Und Jesus bemerkt ihn, sieht ihn oben im Baum, blickt zu ihm hinauf. Woher kennt er ihn? Jesus kennt wie kein anderer die Menschen. Er hat die Selbstvergessenheit des Zachäus erkannt, die sein Herz für die Begegnung geöffnet hat: "Komm schnell herunter! Denn ich muss heute in deinem Haus zu Gast sein".

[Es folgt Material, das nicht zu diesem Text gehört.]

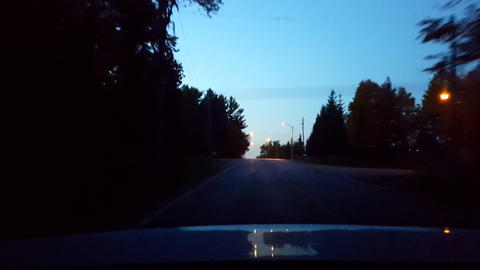Rear View From Back of Car Driving Rural Countryside Road During Night. Car Point of View POV Behind Footage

Die Leute sind empört: weiß er denn nicht, was für ein schrecklicher Mensch dieser Zöllner ist? Aber bei diesem ist inzwischen ein tiefer Wandel geschehen. Sein Herz, das harte, verschlossene, verachtete und verletzte Herz des Zachäus hat sich aufgetan, weil Jesus ihn nicht verachtet hat, weil er ihn freudig zu sich gerufen hat, um bei ihm einzukehren. Daraufhin will Zachäus sein Unrecht wieder gutmachen, sein Vermögen mit den Armen teilen. Jesus hat sein Herz verwandelt.
Der Kontrast soll uns zu denken geben: wo wir einander verurteilen und verachten, schließen sich die Herzen, werden hart und selbstsüchtig und furchtbar einsam. Doch wenn uns der Blick Jesu trifft, der einzige Blick, in dem keine Spur von Verachtung und Verurteilen zu finden ist, dann kann sich das Herz öffnen, dann kann es um Verzeihung bitten und neu beginnen. Dann bin ich nicht mehr der, den seine Fehler und Versagen fertig machen. Jesus stellt den Zachäus wieder in die Gemeinschaft zurück, aus der er sich selber herausmanövriert und die ihn verstoßen hat: "auch dieser Mann ist ein Sohn Abrahams", er gehört zu uns, er gehört nicht ausgegrenzt und abgeschrieben.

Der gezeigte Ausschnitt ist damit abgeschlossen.